* **To be done**
Reproduce every item below word for word, leaving out the pictures.

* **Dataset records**

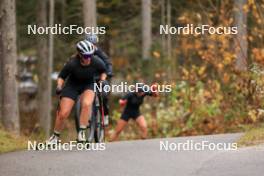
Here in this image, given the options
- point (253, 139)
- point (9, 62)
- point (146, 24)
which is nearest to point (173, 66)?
point (146, 24)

* **Full output**
Here in this image, given the options
- point (253, 139)
- point (9, 62)
- point (146, 24)
which is nearest to point (173, 66)?
point (146, 24)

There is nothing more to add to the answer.